PROBLEM TO WORK ON:
Set out every line of the material below as a numbered list, one line per number, and leave out the blank lines.

EXCERPTED RECORDS:
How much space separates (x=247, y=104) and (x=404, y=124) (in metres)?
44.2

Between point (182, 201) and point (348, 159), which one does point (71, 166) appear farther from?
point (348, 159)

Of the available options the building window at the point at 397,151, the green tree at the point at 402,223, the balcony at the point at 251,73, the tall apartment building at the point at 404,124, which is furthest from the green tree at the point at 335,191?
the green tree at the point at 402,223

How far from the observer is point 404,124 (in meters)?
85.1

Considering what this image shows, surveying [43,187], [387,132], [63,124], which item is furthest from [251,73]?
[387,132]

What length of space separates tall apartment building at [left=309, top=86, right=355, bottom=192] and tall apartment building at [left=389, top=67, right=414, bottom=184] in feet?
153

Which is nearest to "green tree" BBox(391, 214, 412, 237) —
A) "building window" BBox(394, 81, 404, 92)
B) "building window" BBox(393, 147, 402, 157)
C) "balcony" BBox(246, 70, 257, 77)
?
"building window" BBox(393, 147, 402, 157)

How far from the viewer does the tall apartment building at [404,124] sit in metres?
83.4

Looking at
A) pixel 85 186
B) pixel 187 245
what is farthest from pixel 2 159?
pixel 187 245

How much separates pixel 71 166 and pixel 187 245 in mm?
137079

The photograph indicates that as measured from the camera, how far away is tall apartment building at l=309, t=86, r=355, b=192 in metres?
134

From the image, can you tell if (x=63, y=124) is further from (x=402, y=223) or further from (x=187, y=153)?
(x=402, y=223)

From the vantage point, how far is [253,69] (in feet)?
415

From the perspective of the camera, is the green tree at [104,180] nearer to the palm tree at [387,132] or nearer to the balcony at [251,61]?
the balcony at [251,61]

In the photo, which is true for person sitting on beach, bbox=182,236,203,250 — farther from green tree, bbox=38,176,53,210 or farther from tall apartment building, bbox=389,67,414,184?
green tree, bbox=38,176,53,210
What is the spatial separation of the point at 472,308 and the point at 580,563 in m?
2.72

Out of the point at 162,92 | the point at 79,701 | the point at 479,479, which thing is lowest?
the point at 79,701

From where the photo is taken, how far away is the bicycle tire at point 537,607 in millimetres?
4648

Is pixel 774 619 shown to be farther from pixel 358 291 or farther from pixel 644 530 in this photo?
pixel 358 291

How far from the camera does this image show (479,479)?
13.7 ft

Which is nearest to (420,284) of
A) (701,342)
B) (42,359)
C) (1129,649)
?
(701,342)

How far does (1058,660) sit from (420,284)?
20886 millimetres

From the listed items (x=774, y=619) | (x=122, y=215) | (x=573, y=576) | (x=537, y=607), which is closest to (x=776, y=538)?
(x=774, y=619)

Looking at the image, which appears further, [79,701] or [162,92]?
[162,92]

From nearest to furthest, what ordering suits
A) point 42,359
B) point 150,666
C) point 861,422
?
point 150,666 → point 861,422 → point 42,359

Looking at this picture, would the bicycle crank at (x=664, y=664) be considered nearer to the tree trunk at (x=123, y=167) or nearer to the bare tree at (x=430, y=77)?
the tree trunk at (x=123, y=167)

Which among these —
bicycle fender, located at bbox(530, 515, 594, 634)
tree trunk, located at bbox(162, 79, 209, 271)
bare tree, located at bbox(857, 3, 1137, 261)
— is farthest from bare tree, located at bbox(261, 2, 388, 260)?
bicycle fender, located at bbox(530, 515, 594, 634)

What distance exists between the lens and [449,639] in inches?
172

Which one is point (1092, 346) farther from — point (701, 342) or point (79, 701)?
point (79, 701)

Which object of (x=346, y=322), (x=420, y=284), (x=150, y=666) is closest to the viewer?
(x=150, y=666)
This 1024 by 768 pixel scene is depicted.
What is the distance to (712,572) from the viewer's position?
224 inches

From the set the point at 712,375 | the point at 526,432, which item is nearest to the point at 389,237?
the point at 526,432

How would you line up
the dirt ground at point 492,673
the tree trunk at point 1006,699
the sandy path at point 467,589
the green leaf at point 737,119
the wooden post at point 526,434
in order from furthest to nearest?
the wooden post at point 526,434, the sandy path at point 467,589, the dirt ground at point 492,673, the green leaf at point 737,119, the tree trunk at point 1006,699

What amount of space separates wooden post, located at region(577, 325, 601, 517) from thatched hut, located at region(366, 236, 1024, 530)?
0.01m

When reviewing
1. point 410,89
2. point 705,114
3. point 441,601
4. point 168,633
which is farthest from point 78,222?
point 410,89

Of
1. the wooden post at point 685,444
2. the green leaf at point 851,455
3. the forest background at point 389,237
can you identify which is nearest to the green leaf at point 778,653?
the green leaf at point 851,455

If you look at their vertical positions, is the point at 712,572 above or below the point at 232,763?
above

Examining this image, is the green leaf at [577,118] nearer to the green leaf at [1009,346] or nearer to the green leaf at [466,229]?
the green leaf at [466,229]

TASK RESPONSE:
1. How much space separates (x=247, y=104) and (x=404, y=124) (in metres)?
2. 44.2
3. Between point (182, 201) and point (348, 159), which one does point (71, 166) appear farther from?
4. point (348, 159)
5. Of the available options the building window at the point at 397,151, the green tree at the point at 402,223, the balcony at the point at 251,73, the tall apartment building at the point at 404,124, which is furthest from the green tree at the point at 335,191?
6. the green tree at the point at 402,223
7. How far from the observer is point 404,124 (in meters)?
8. 85.1
9. Considering what this image shows, surveying [43,187], [387,132], [63,124], which item is furthest from [251,73]?
10. [387,132]
11. What length of space separates tall apartment building at [left=309, top=86, right=355, bottom=192] and tall apartment building at [left=389, top=67, right=414, bottom=184] in feet?
12. 153
13. Which is nearest to "green tree" BBox(391, 214, 412, 237) —
14. A) "building window" BBox(394, 81, 404, 92)
15. B) "building window" BBox(393, 147, 402, 157)
16. C) "balcony" BBox(246, 70, 257, 77)
17. ?
18. "building window" BBox(393, 147, 402, 157)
19. How far from the viewer does the tall apartment building at [404,124] sit in metres?
20. 83.4
21. Looking at
22. A) pixel 85 186
23. B) pixel 187 245
24. what is farthest from pixel 2 159?
25. pixel 187 245
26. How much separates pixel 71 166 and pixel 187 245 in mm?
27. 137079
28. The photograph indicates that as measured from the camera, how far away is tall apartment building at l=309, t=86, r=355, b=192 in metres?
29. 134
30. From the image, can you tell if (x=63, y=124) is further from (x=402, y=223) or further from (x=187, y=153)?
31. (x=402, y=223)
32. From the vantage point, how far is [253,69] (in feet)?
33. 415
34. From the perspective of the camera, is the green tree at [104,180] nearer to the palm tree at [387,132] or nearer to the balcony at [251,61]?
35. the balcony at [251,61]
36. In the photo, which is true for person sitting on beach, bbox=182,236,203,250 — farther from green tree, bbox=38,176,53,210 or farther from tall apartment building, bbox=389,67,414,184?
37. green tree, bbox=38,176,53,210
38. What is the spatial separation of the point at 472,308 and the point at 580,563 in m?
39. 2.72
40. Out of the point at 162,92 | the point at 79,701 | the point at 479,479, which thing is lowest?
41. the point at 79,701
42. From where the photo is taken, how far away is the bicycle tire at point 537,607 in millimetres?
43. 4648
44. Is pixel 774 619 shown to be farther from pixel 358 291 or farther from pixel 644 530 in this photo?
45. pixel 358 291
46. How far from the camera does this image show (479,479)?
47. 13.7 ft
48. Which is nearest to (420,284) of
49. A) (701,342)
50. B) (42,359)
51. C) (1129,649)
52. ?
53. (701,342)
54. How far does (1058,660) sit from (420,284)?
55. 20886 millimetres
56. From the listed items (x=774, y=619) | (x=122, y=215) | (x=573, y=576) | (x=537, y=607), which is closest to (x=776, y=538)?
57. (x=774, y=619)
58. Looking at the image, which appears further, [79,701] or [162,92]?
59. [162,92]
60. From nearest to furthest, what ordering suits
61. A) point 42,359
62. B) point 150,666
63. C) point 861,422
64. ?
65. point 150,666 → point 861,422 → point 42,359
66. Looking at this picture, would the bicycle crank at (x=664, y=664) be considered nearer to the tree trunk at (x=123, y=167) or nearer to the bare tree at (x=430, y=77)?
67. the tree trunk at (x=123, y=167)
68. Which among these —
69. bicycle fender, located at bbox(530, 515, 594, 634)
70. tree trunk, located at bbox(162, 79, 209, 271)
71. bare tree, located at bbox(857, 3, 1137, 261)
72. — is farthest from bare tree, located at bbox(261, 2, 388, 260)?
73. bicycle fender, located at bbox(530, 515, 594, 634)
74. What distance exists between the lens and [449,639] in inches?
75. 172
76. Which one is point (1092, 346) farther from — point (701, 342) or point (79, 701)?
77. point (79, 701)
78. Which object of (x=346, y=322), (x=420, y=284), (x=150, y=666) is closest to the viewer?
79. (x=150, y=666)
80. This 1024 by 768 pixel scene is depicted.
81. What is the distance to (712,572) from the viewer's position?
82. 224 inches
83. From the set the point at 712,375 | the point at 526,432, which item is nearest to the point at 389,237?
84. the point at 526,432
85. How would you line up
86. the dirt ground at point 492,673
87. the tree trunk at point 1006,699
88. the sandy path at point 467,589
89. the green leaf at point 737,119
90. the wooden post at point 526,434
91. in order from furthest to nearest?
92. the wooden post at point 526,434, the sandy path at point 467,589, the dirt ground at point 492,673, the green leaf at point 737,119, the tree trunk at point 1006,699
93. What amount of space separates wooden post, located at region(577, 325, 601, 517) from thatched hut, located at region(366, 236, 1024, 530)?
94. 0.01m
95. When reviewing
96. 1. point 410,89
97. 2. point 705,114
98. 3. point 441,601
99. 4. point 168,633
100. which is farthest from point 78,222?
101. point 410,89
102. Of
103. 1. the wooden post at point 685,444
104. 2. the green leaf at point 851,455
105. 3. the forest background at point 389,237
106. can you identify which is nearest to the green leaf at point 778,653?
107. the green leaf at point 851,455
108. If you look at their vertical positions, is the point at 712,572 above or below the point at 232,763?
109. above
110. Examining this image, is the green leaf at [577,118] nearer to the green leaf at [1009,346] or nearer to the green leaf at [466,229]?
111. the green leaf at [466,229]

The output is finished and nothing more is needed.